Les possibilités de révision doivent également être prévues dans le contrat. Cette obligation n’a guère de sens si la durée de ce dernier est très courte. Elle en a davantage pour un contrat dont l’exécution s’écoulera sur plusieurs dizaines d’années.

Outre les révisions commandées par un changement de la réglementation applicable au site ou aux éléments et aux fonctions écologiques qui s’y expriment, il est sage de prévoir des clauses de révision liées au suivi du site et à son évolution. S’agissant, en effet, de gérer le vivant, il est nécessaire de planifier l’évolution des obligations en fonction des transformations constatées de la situation[99] et des résultats obtenus, que ce soit pour renforcer lesdites obligations si les suivis mis en place démontrent que les actions n’ont pas été suffisantes ou au contraire pour les alléger si les processus écologiques, une fois réhabilités et restaurés, « prennent le relais » des actions humaines. Le contrat pourra imaginer le recours à un comité ad hoc pour en juger ou renvoyer cette appréciation au tribunal saisi par la partie qui sollicite une évolution du contrat. À cet égard, on insistera aussi sur l’utilité d’établir un « état zéro » du site qui permettra d’en évaluer l’évolution. La révision sera aussi utilement prévue dans l’hypothèse où un bail à ferme viendrait à être conclu postérieurement à la création de l’obligation réelle environnementale.

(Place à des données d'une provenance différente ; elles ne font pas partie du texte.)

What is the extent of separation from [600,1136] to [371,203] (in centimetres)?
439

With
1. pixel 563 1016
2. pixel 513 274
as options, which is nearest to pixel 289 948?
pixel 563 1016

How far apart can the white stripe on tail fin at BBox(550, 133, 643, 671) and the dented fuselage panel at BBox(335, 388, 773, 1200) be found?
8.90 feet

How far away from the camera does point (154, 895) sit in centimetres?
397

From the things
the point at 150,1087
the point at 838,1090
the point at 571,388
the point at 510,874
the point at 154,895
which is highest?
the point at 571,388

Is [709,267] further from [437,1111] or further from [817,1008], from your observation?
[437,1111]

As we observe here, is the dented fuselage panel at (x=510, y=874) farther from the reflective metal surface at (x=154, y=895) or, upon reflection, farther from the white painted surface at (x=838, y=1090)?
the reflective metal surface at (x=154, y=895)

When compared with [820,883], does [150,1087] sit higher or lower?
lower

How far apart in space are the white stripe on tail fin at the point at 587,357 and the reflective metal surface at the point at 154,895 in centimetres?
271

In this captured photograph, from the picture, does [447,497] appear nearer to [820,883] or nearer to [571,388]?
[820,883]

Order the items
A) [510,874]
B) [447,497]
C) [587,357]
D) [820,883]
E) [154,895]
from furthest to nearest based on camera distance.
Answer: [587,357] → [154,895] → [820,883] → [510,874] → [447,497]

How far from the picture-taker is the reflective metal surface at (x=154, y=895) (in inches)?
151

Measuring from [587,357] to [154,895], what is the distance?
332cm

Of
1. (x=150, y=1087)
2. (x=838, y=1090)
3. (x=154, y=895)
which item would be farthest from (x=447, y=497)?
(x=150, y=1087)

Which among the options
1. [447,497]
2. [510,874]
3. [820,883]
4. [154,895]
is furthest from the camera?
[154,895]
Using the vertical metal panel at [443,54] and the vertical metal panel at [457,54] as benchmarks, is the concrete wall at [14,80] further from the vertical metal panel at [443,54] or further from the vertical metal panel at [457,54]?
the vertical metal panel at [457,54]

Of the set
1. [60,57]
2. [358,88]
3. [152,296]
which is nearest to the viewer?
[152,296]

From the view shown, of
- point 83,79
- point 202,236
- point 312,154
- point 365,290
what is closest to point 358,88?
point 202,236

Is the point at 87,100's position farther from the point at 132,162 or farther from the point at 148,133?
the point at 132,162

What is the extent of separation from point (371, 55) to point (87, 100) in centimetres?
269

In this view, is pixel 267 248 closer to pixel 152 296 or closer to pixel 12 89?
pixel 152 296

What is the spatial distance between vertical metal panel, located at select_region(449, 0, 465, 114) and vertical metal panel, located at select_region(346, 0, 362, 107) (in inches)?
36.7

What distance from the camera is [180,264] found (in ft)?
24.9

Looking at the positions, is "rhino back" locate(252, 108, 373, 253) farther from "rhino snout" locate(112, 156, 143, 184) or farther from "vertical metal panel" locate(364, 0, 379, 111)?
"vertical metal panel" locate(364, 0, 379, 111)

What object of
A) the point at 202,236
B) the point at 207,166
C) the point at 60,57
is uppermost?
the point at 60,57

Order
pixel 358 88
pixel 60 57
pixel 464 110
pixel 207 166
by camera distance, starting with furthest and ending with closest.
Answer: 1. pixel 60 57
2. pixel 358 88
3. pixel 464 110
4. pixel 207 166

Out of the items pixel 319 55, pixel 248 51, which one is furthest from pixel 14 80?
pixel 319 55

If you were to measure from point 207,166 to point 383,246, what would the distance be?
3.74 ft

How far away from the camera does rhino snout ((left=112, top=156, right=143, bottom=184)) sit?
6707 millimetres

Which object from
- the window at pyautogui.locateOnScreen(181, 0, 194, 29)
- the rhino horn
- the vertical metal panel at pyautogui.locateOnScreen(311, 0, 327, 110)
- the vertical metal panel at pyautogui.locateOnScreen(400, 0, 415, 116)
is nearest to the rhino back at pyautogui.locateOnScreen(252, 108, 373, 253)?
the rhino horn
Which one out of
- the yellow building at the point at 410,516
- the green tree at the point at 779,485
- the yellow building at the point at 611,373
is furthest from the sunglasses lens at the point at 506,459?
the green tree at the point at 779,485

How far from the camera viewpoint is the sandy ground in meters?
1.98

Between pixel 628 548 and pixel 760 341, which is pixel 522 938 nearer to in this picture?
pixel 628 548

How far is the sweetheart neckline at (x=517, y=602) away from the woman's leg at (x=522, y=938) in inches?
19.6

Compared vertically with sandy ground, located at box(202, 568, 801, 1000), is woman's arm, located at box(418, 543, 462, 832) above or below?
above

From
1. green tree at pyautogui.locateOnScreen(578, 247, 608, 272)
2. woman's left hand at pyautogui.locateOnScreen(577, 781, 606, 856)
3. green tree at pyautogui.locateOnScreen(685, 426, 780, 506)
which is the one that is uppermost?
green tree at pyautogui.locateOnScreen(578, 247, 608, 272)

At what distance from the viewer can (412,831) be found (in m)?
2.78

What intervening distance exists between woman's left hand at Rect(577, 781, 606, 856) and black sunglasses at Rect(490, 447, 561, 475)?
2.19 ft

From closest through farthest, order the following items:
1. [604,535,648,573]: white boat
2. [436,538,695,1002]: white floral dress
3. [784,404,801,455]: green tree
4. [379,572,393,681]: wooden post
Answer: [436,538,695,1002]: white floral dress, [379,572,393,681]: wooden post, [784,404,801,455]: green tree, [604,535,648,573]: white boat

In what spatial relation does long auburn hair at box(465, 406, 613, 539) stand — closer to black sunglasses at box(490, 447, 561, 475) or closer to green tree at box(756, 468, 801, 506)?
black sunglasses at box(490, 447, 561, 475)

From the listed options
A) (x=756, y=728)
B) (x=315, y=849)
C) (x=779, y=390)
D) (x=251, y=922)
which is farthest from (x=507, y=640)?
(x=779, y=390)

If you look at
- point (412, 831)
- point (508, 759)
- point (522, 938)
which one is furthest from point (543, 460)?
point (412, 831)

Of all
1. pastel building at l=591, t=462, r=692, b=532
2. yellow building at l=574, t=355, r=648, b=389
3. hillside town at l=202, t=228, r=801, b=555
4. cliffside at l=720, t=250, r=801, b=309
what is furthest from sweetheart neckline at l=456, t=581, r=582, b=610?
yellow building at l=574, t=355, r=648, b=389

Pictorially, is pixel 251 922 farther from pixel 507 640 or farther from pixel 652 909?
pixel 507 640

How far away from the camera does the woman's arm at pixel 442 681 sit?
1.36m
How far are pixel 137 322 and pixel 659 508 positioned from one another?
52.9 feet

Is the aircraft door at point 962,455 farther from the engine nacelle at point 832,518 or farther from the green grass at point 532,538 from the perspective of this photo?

Enfin, le contrat doit contenir des clauses relatives à sa résiliation. Celle-ci pourra bien entendu résulter de la non-exécution des engagements réciproques, spécialement si aucune mesure d’exécution forcée ne peut être prescrite (par exemple, le site a été dévasté par une catastrophe naturelle ou encore par accident ou des actes de malveillance). Une telle précision dans le contrat n’est guère utile puisqu’elle résulte du droit commun.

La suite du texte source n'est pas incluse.